Given exercise: Copy each of the entries below word for word, leaving out the pictures.

Given information:

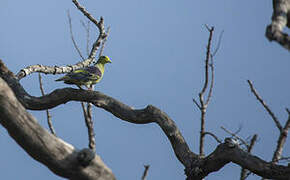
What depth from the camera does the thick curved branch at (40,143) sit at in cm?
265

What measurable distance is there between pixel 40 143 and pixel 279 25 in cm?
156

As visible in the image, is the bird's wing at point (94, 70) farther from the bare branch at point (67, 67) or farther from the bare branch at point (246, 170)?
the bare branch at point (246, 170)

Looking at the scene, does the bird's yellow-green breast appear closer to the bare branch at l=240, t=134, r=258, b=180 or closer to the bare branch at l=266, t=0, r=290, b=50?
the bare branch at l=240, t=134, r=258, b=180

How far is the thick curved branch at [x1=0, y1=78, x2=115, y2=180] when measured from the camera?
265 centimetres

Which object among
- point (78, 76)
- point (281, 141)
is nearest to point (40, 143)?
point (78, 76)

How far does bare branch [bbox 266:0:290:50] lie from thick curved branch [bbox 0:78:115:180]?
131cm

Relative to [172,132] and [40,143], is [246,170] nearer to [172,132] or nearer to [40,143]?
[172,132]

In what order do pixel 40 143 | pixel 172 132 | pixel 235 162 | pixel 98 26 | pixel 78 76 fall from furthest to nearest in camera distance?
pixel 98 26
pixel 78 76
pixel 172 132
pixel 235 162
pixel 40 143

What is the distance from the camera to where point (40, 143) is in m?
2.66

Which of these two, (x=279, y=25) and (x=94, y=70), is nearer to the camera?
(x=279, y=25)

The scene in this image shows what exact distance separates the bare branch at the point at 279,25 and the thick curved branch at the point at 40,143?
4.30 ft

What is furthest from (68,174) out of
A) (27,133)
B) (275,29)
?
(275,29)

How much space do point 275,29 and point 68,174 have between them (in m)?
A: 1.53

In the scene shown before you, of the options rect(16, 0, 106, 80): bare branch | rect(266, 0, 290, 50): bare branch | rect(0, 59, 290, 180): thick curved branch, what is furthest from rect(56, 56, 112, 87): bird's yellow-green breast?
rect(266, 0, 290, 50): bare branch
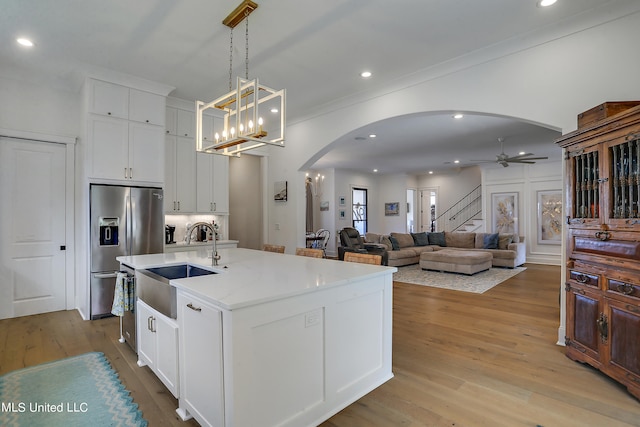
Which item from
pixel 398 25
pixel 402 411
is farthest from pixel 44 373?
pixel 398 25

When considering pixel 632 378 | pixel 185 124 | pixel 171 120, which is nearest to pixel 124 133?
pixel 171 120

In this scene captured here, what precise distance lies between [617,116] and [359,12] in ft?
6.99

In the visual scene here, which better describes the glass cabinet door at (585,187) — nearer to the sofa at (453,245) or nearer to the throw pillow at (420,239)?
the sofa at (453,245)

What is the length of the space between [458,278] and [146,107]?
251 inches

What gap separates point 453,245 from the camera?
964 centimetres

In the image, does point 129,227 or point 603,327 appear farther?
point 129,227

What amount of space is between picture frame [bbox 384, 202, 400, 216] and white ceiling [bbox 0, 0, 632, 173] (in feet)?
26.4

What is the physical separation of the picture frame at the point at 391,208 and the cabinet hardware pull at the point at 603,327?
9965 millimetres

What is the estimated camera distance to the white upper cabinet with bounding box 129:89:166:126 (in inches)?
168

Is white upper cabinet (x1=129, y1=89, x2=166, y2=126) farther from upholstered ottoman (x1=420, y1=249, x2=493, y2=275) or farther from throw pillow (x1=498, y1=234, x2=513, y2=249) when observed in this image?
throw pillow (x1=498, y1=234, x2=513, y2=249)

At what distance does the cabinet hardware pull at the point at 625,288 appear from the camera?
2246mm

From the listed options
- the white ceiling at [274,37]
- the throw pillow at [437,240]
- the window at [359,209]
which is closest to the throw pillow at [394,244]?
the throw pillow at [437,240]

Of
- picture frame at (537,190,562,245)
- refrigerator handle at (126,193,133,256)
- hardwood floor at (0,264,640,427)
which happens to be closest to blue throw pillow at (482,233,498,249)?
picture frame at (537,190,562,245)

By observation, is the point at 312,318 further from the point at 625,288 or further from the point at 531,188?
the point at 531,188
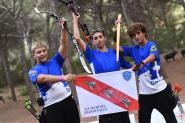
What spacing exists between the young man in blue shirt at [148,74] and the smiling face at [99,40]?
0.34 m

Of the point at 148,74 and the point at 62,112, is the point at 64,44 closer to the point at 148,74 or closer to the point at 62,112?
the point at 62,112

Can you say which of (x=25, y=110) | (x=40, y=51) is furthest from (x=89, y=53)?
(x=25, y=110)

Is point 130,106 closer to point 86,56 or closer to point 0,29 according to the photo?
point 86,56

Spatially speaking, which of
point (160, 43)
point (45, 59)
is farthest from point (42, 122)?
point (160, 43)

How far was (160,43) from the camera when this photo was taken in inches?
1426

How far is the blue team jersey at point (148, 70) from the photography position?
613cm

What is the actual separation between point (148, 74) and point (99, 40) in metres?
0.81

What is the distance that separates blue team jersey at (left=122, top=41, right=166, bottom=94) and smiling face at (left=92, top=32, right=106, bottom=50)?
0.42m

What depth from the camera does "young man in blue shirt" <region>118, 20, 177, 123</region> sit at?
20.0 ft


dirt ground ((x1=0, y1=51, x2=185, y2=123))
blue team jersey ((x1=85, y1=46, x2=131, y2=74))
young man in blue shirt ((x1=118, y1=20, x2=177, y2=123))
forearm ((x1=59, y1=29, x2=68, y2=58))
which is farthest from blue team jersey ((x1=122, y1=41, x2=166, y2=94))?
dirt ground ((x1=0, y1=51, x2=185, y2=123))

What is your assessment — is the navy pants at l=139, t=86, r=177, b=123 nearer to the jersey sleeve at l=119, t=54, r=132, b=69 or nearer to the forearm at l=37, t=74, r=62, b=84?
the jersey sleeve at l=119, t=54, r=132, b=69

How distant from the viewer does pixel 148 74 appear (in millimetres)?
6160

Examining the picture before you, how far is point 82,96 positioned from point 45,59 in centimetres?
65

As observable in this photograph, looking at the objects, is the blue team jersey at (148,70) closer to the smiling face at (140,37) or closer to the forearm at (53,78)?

The output:
What depth from the camera does the thick curved branch at (40,143) sit at in cm?
265

What measurable distance is there between pixel 40 143 and pixel 279 25 in cm?
156

As visible in the image, is the bird's wing at point (94, 70) farther from the bare branch at point (67, 67) or farther from the bare branch at point (246, 170)?
the bare branch at point (246, 170)

Looking at the scene, does the bird's yellow-green breast appear closer to the bare branch at l=240, t=134, r=258, b=180 or closer to the bare branch at l=266, t=0, r=290, b=50?
the bare branch at l=240, t=134, r=258, b=180

How far is the thick curved branch at [x1=0, y1=78, x2=115, y2=180] when measured from the camera?
265 centimetres

Which object among
- point (78, 76)
- point (281, 141)
is nearest to point (40, 143)?
point (78, 76)

How far does bare branch [bbox 266:0:290:50] lie from thick curved branch [bbox 0:78:115:180]?
131cm

Relative to [172,132] and [40,143], is [246,170] nearer to [172,132] or nearer to [40,143]?
[172,132]

In what order do pixel 40 143 | pixel 172 132 | pixel 235 162 | pixel 98 26 | pixel 78 76 fall from furthest to nearest in camera distance?
pixel 98 26
pixel 78 76
pixel 172 132
pixel 235 162
pixel 40 143

What is the distance from the camera to where point (40, 143) is in m?
2.66

Which of these two, (x=279, y=25) and (x=94, y=70), is nearer to the camera?
(x=279, y=25)

The scene in this image shows what exact distance separates the bare branch at the point at 279,25 and the thick curved branch at the point at 40,143?
4.30 ft

What is furthest from (68,174) out of
A) (27,133)
B) (275,29)
?
(275,29)

How much space do point 275,29 and point 68,174 have between them (in m)?
A: 1.53

In the scene shown before you, of the options rect(16, 0, 106, 80): bare branch | rect(266, 0, 290, 50): bare branch | rect(0, 59, 290, 180): thick curved branch, what is furthest from rect(56, 56, 112, 87): bird's yellow-green breast?
rect(266, 0, 290, 50): bare branch
Which item from
pixel 398 25
pixel 402 411
is farthest from pixel 44 373?
pixel 398 25

When considering pixel 632 378 | pixel 185 124 | pixel 171 120, which is nearest to pixel 124 133?
pixel 171 120

In this scene captured here, what precise distance lies between [617,116] and [359,12] in ft?
6.99

In the visual scene here, which better describes the glass cabinet door at (585,187) — nearer to the sofa at (453,245) or nearer to the throw pillow at (420,239)?
the sofa at (453,245)

What is the length of the space between [458,278] and [146,107]?
251 inches

What gap separates point 453,245 from the camera?
964 centimetres

In the image, does point 129,227 or point 603,327 appear farther?
point 129,227

What amount of space is between picture frame [bbox 384, 202, 400, 216] and white ceiling [bbox 0, 0, 632, 173] (in feet)?
26.4

What is the physical separation of the picture frame at the point at 391,208 and the cabinet hardware pull at the point at 603,327?
9965 millimetres

What is the estimated camera distance to the white upper cabinet with bounding box 129:89:166:126 (in inches)?
168

Is white upper cabinet (x1=129, y1=89, x2=166, y2=126) farther from upholstered ottoman (x1=420, y1=249, x2=493, y2=275) or farther from throw pillow (x1=498, y1=234, x2=513, y2=249) when observed in this image?
throw pillow (x1=498, y1=234, x2=513, y2=249)

At what distance does the cabinet hardware pull at the point at 625,288 appear from the camera?
2246mm

From the listed options
- the white ceiling at [274,37]
- the throw pillow at [437,240]
- the window at [359,209]
which is closest to the throw pillow at [394,244]?
the throw pillow at [437,240]

Of
- picture frame at (537,190,562,245)
- refrigerator handle at (126,193,133,256)
- hardwood floor at (0,264,640,427)
which happens to be closest to blue throw pillow at (482,233,498,249)?
picture frame at (537,190,562,245)

By observation, is the point at 312,318 further from the point at 625,288 or further from the point at 531,188?
the point at 531,188
What spacing exists between the young man in blue shirt at [148,74] and the smiling face at [99,40]?
0.34 m

Of the point at 148,74 and the point at 62,112, is the point at 64,44 closer to the point at 148,74 or closer to the point at 62,112?
the point at 62,112

Can you say which of (x=25, y=110) | (x=40, y=51) is furthest from (x=89, y=53)?
(x=25, y=110)

Is point 130,106 closer to point 86,56 or closer to point 0,29 according to the photo?
point 86,56

Spatially speaking, which of
point (160, 43)
point (45, 59)
is farthest from point (42, 122)?
point (160, 43)

How far was (160,43) from the camera when this photo was taken in inches?
1426

How far is the blue team jersey at point (148, 70) from the photography position?
613cm

What is the actual separation between point (148, 74) and point (99, 40) in metres?
0.81

What is the distance that separates blue team jersey at (left=122, top=41, right=166, bottom=94) and smiling face at (left=92, top=32, right=106, bottom=50)?
0.42m

What depth from the camera does "young man in blue shirt" <region>118, 20, 177, 123</region> sit at?
20.0 ft


dirt ground ((x1=0, y1=51, x2=185, y2=123))
blue team jersey ((x1=85, y1=46, x2=131, y2=74))
young man in blue shirt ((x1=118, y1=20, x2=177, y2=123))
forearm ((x1=59, y1=29, x2=68, y2=58))
which is farthest from blue team jersey ((x1=122, y1=41, x2=166, y2=94))?
dirt ground ((x1=0, y1=51, x2=185, y2=123))

What is your assessment — is the navy pants at l=139, t=86, r=177, b=123 nearer to the jersey sleeve at l=119, t=54, r=132, b=69 or nearer to the forearm at l=37, t=74, r=62, b=84?
the jersey sleeve at l=119, t=54, r=132, b=69

How distant from the viewer does pixel 148 74 appear (in millimetres)?
6160

Examining the picture before you, how far is point 82,96 positioned from point 45,59 in centimetres?
65

As observable in this photograph, looking at the objects, is the blue team jersey at (148,70) closer to the smiling face at (140,37) or closer to the forearm at (53,78)?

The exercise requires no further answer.